----- Material supplied

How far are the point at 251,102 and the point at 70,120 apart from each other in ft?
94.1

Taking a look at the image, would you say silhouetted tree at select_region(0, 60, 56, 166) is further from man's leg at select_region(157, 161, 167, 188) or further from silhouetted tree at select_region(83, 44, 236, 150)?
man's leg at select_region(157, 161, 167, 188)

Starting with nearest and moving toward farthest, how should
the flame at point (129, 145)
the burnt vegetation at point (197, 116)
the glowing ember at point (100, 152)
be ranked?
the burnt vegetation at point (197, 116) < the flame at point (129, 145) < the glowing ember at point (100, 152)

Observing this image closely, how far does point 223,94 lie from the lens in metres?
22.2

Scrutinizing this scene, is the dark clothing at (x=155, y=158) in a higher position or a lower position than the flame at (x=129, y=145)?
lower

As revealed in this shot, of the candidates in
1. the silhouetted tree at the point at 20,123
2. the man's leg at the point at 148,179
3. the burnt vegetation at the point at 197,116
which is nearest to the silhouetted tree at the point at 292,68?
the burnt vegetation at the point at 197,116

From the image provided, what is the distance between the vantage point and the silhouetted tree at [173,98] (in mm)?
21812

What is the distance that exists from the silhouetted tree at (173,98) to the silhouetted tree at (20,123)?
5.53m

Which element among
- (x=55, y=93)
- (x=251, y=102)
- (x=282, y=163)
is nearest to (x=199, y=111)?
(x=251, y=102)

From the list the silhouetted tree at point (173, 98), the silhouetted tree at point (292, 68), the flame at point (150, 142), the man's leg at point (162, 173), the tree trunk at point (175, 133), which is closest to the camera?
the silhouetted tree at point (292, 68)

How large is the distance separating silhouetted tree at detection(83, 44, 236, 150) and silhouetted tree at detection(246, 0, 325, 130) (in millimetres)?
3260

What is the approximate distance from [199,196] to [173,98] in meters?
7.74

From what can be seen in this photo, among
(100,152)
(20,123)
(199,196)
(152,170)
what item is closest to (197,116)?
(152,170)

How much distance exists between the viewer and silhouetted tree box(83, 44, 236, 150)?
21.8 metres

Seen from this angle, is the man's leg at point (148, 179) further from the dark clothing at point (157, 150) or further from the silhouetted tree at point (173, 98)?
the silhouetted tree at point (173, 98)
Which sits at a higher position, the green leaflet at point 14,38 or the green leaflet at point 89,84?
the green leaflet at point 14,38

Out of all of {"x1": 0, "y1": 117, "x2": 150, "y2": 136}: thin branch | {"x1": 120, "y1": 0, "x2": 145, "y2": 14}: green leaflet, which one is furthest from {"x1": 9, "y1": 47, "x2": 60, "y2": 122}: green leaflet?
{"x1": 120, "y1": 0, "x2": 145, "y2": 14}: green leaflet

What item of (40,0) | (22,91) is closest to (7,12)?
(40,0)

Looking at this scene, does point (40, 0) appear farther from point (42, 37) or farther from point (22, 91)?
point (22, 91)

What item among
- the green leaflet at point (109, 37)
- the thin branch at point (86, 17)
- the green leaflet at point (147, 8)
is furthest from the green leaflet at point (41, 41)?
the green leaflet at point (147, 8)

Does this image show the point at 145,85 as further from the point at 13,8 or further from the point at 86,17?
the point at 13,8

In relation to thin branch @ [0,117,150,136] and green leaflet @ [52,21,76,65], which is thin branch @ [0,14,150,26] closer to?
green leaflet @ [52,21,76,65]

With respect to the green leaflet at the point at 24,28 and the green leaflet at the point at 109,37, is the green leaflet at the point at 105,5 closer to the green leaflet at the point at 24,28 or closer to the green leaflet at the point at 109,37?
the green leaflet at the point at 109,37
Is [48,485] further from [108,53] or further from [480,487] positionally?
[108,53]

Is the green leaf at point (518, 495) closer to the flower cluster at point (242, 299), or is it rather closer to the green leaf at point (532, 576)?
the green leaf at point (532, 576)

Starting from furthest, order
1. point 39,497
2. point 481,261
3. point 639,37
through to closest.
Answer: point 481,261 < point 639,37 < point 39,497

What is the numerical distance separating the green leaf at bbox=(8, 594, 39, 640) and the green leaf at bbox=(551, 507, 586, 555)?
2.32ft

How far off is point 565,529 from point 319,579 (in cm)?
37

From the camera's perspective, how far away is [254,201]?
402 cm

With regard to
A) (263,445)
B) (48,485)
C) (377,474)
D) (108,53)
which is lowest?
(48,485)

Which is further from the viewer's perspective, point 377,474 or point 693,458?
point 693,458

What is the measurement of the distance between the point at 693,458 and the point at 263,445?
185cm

----------

**Directions**
Please revise all the records above by replacing "camera" with "observer" wherever it appears, leaving everything else unchanged.

**Response below**
How far are the point at 251,102 and the point at 70,120 apart from each other in ft?
94.1

Taking a look at the image, would you say silhouetted tree at select_region(0, 60, 56, 166) is further from man's leg at select_region(157, 161, 167, 188) or further from silhouetted tree at select_region(83, 44, 236, 150)?
man's leg at select_region(157, 161, 167, 188)

Starting with nearest and moving toward farthest, how should
the flame at point (129, 145)
the burnt vegetation at point (197, 116)
the glowing ember at point (100, 152)
be ranked?
the burnt vegetation at point (197, 116) < the flame at point (129, 145) < the glowing ember at point (100, 152)

Observing this image closely, how far does point 223,94 lie from the lens in metres?
22.2

Scrutinizing this scene, is the dark clothing at (x=155, y=158) in a higher position or a lower position than the flame at (x=129, y=145)?
lower

As revealed in this shot, of the candidates in
1. the silhouetted tree at the point at 20,123
2. the man's leg at the point at 148,179
3. the burnt vegetation at the point at 197,116
which is nearest to the silhouetted tree at the point at 292,68?
the burnt vegetation at the point at 197,116

From the image provided, what is the distance between the vantage point and the silhouetted tree at [173,98] (in mm)?
21812

What is the distance that exists from the silhouetted tree at (173,98) to the silhouetted tree at (20,123)?
5.53m

Which element among
- (x=55, y=93)
- (x=251, y=102)
- (x=282, y=163)
is nearest to (x=199, y=111)?
(x=251, y=102)

From the list the silhouetted tree at point (173, 98), the silhouetted tree at point (292, 68), the flame at point (150, 142), the man's leg at point (162, 173), the tree trunk at point (175, 133), which is closest to the observer?
the silhouetted tree at point (292, 68)

How large is the distance separating silhouetted tree at detection(83, 44, 236, 150) and silhouetted tree at detection(246, 0, 325, 130) (in millimetres)?
3260

What is the approximate distance from [199,196] to [173,98] in meters?
7.74

From what can be seen in this photo, among
(100,152)
(20,123)
(199,196)
(152,170)
what item is closest to (197,116)?
(152,170)

How much distance exists between the viewer and silhouetted tree box(83, 44, 236, 150)?
21.8 metres

Seen from this angle, is the man's leg at point (148, 179) further from the dark clothing at point (157, 150) or further from the silhouetted tree at point (173, 98)?
the silhouetted tree at point (173, 98)
Which sits at a higher position, the green leaflet at point 14,38 or the green leaflet at point 89,84?
the green leaflet at point 14,38

Out of all of {"x1": 0, "y1": 117, "x2": 150, "y2": 136}: thin branch | {"x1": 120, "y1": 0, "x2": 145, "y2": 14}: green leaflet, which one is furthest from {"x1": 9, "y1": 47, "x2": 60, "y2": 122}: green leaflet?
{"x1": 120, "y1": 0, "x2": 145, "y2": 14}: green leaflet

What item of (40,0) | (22,91) is closest to (7,12)?
(40,0)

Looking at this scene, does point (40, 0) appear farther from point (42, 37) or farther from point (22, 91)?
point (22, 91)

What item among
- the green leaflet at point (109, 37)
- the thin branch at point (86, 17)
- the green leaflet at point (147, 8)
is furthest from the green leaflet at point (41, 41)?
the green leaflet at point (147, 8)

Does this image show the point at 145,85 as further from the point at 13,8 or further from the point at 86,17?
the point at 13,8

In relation to thin branch @ [0,117,150,136] and green leaflet @ [52,21,76,65], which is thin branch @ [0,14,150,26] closer to?
green leaflet @ [52,21,76,65]

With respect to the green leaflet at the point at 24,28 and the green leaflet at the point at 109,37, is the green leaflet at the point at 105,5 closer to the green leaflet at the point at 24,28 or closer to the green leaflet at the point at 109,37?
the green leaflet at the point at 109,37
Is [48,485] further from [108,53] or further from [480,487] positionally?
[108,53]

Is the green leaf at point (518, 495) closer to the flower cluster at point (242, 299), or is it rather closer to the green leaf at point (532, 576)?
the green leaf at point (532, 576)

Starting from furthest, order
1. point 39,497
2. point 481,261
3. point 639,37
through to closest.
Answer: point 481,261 < point 639,37 < point 39,497

What is the numerical distance separating the green leaf at bbox=(8, 594, 39, 640) and the green leaf at bbox=(551, 507, 586, 555)?
2.32ft

How far off is point 565,529 from point 319,579 (in cm)?
37

From the observer's perspective, how far away is [254,201]?
402 cm

With regard to
A) (263,445)
B) (48,485)
C) (377,474)
D) (108,53)
which is lowest?
(48,485)

Which is further from the viewer's perspective, point 377,474 or point 693,458?
point 693,458

What is the measurement of the distance between the point at 693,458 and the point at 263,445?
185cm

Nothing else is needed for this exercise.